Exports of crude palm oil will be taxed at 8.0% a ton in March compared with February's 7.5% levy, the government said in a statement.
The decision drove most of the plantation stocks lower, with the Bursa Malaysia Plantation index ending 0.6% down.
Malaysia has a multi-tier tax rate of between 4.5% and 8.5% for exports of crude palm oil that kicks in when prices exceed 2,250 ringgit ($502.3) a ton.
"Although 8% is higher than our full-year estimate, it was a result of increasing CPO prices, so it is unlikely to have any material impact on earnings," says RHB Research Institute's analyst Hoe Lee Leng. "Planters are mostly selling palm oil to local downstream players, or direct them to their own refinery units, which exempt them from palm oil duty."
The benchmark crude palm oil futures contract on Bursa Malaysia Derivatives in Kuala Lumpur for May delivery fell to a two-month low of 2,861.00 ringgit amid concerns that higher prices due to the additional tax could hurt overseas demand for the commodity.
"Market is still calculating the costs," said Ryan Chua, a senior manager of dealing at Oriental Pacific Futures, "but prices will probably come down a little more in the months ahead when demand falls because of the higher cost."
After a strong showing last year, palm oil prices have remained resilient in recent weeks as decline in output raised supply concerns at a time of seasonally low production, while monsoon rains disrupted harvesting activities in key plantation areas in Malaysia.
Output of crude palm oil declined 13.4% month-on-month in January to 1.28 million tons, according to latest data from the Malaysian Palm Oil Board.

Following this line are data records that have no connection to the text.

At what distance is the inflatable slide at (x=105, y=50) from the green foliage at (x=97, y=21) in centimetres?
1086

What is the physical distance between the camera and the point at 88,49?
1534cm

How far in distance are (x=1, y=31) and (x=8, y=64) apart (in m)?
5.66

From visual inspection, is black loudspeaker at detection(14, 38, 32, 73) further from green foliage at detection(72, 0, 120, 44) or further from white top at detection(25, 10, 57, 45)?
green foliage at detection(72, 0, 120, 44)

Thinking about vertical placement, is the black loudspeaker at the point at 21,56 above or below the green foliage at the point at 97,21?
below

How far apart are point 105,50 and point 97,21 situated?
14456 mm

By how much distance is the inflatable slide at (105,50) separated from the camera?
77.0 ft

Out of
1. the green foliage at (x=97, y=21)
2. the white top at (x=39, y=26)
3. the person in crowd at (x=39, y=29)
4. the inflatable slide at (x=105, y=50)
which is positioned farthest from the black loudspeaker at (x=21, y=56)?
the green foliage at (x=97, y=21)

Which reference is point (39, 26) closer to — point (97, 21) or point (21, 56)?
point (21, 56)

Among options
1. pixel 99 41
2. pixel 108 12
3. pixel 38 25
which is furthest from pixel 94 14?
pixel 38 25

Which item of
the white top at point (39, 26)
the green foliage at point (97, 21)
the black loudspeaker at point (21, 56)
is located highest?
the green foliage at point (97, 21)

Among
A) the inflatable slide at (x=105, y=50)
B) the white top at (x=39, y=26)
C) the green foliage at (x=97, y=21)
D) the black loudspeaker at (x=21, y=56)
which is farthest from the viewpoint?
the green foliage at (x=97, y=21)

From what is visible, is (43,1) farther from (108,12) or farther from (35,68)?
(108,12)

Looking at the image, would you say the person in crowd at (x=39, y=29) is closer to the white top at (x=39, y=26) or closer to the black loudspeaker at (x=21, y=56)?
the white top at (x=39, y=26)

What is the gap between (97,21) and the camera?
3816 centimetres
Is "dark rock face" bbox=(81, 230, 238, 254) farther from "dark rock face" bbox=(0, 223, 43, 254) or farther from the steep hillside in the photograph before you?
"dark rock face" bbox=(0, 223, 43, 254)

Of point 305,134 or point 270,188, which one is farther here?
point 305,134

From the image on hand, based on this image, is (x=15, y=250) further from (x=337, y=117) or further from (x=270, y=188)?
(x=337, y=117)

Overall inventory, including processed palm oil, fell 7.6% in January to 1.54 million tons from December.
Spot palm oil prices meanwhile have climbed 2.6% so far this year to extend the 46% gain through 2016. Lingering effects of poor weather conditions in 2015 have been dragging down production of the oil palm that is used in everything from snack to soaps.
Production could be "flat or marginally higher" on a month-on-month basis in February as output typically picks up after Chinese Lunar New Year holidays, UOB Kay Hian's analyst Ooi Mong Huey wrote in a recent investor note. Inventory is expected to remain tight with prices trading between 2,800 ringgit and 3,300 ringgit a ton in the first half of 2017 before a stronger recovery in the second half, she said.
While, Sime Darby shares gained 0.1% to close at 9.15 ringgit, IOI Corp shares closed down 1.1% at 4.63 ringgit, Genting Plantations shares shed 2.3% to 3.37 ringgit, and Kuala Lumpur Kepong lost 0.2% at 24.88 ringgit. The benchmark FTSE Bursa Malaysia KLCI index ended barely changed.